Cela signifie que pour une raison qui n'a pas encore été déterminée, la construction même de la personnalité de cet homme a généré chez lui cette sorte d'addiction au jeune garçon. Le plus inquiétant c'est que personne n'est en mesure de dire qu'il peut y avoir sur ce type de sujets une amélioration dans le comportement.

Traduit en langage clair, cela signifie que placer dans de mêmes circonstances, cet homme sera amené alors à réitérer des faits similaires.

Lorsqu'il a été arrêté, il a tout avoué, même ce que personne ne savait. Il a permis de retrouver certaines de ses victimes qui ont confirmé ses dires. Et puis il a changé d'attitude, il est revenu sur tout. Enfin, à l'occasion de confrontations avec certains des enfants concernés, il a fini par à nouveau admettre qu'il avait commis les faits qui lui étaient reprochés.
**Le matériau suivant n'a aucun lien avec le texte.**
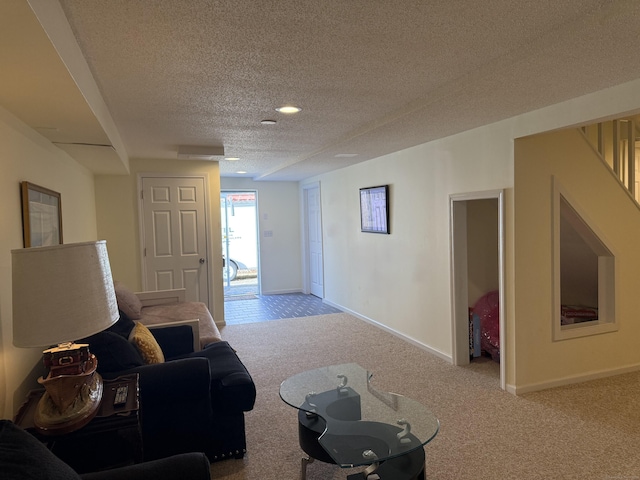 carpeted living area featuring a textured ceiling, stairs, and baseboards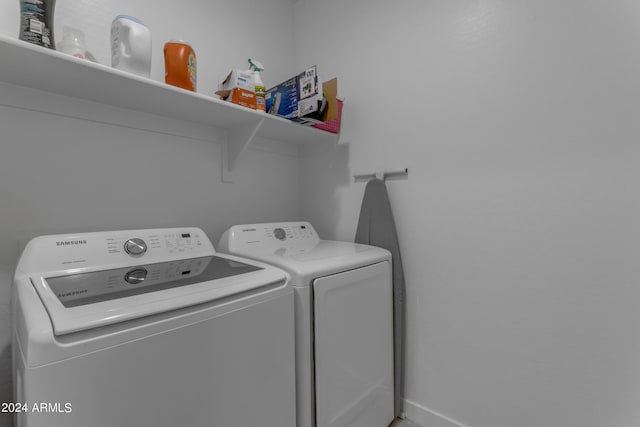 washroom featuring independent washer and dryer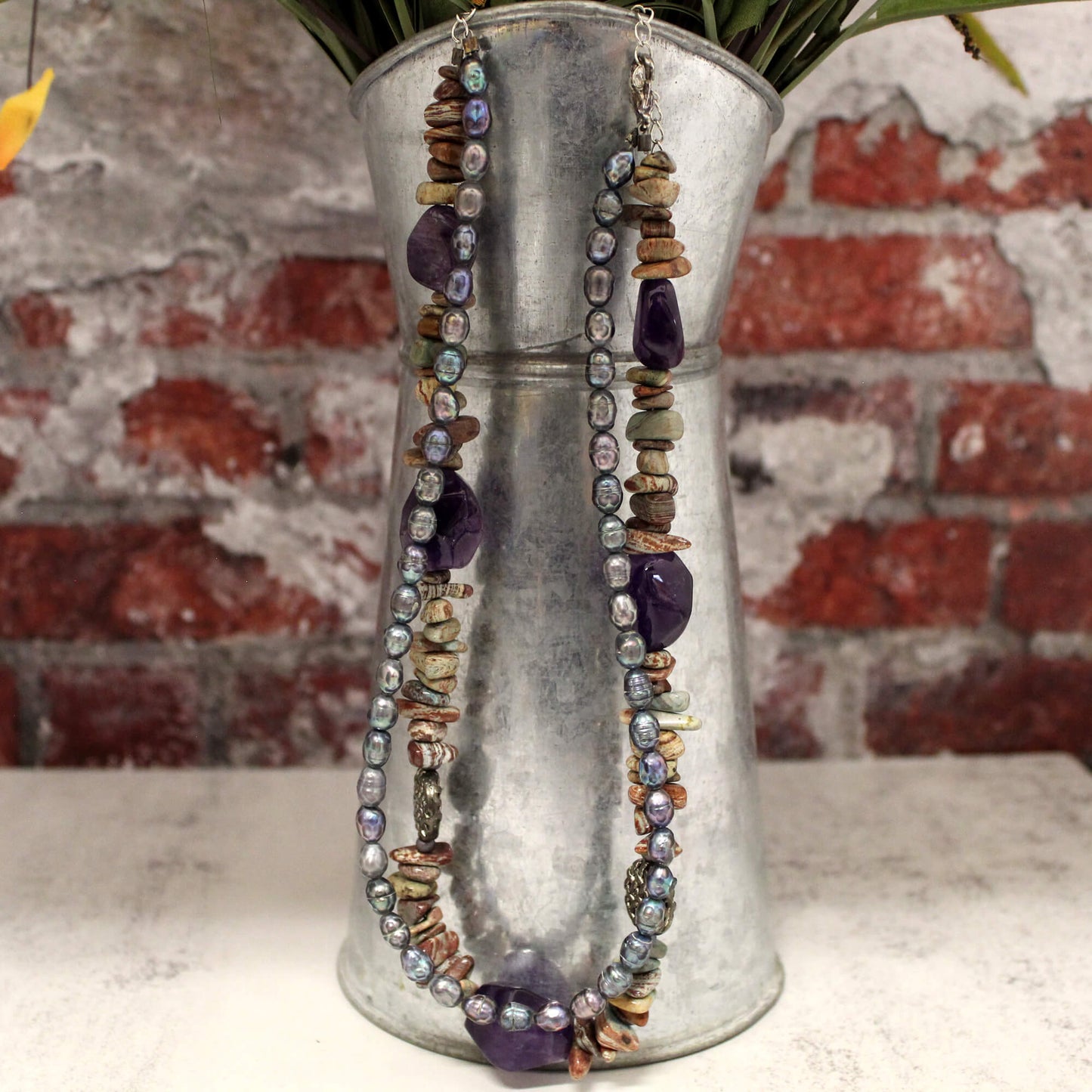 For free-spirited folk and nature lovers, this necklace makes a statement. The raw, organic beauty of the stones paired with the delicate beads evokes a sense of wanderlust. Give your outfit an adventurous twist and connect with the earthy hues of jasper. This eye-catching two-strand design features bold purple stones and chips alongside shiny iridescent beads. Measures 16-18".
Cet homme est bien évidemment présumé innocent tant qu'il n'a pas été jugé, bien qu'au cas d'espèce, cette présomption devient une véritable vue de l'esprit. Mais l'important n'est pas la. Que peut-on faire pour que cet homme ne soit plus, à terme, une menace pour la société dans laquelle il évolue. Le meilleur moyen de traiter les victimes et de les aider n'est-il pas finalement de trouver des moyens efficaces pour soigner, autant que faire se peut, ceux qui commettent de tels actes? Certains pays l'ont compris depuis longtemps et le Canada par exemple a mis au point des thérapies qui semblent avoir une certaine efficacité.

En tout cas, il est des soirs où le monde apparaît particulièrement sombre.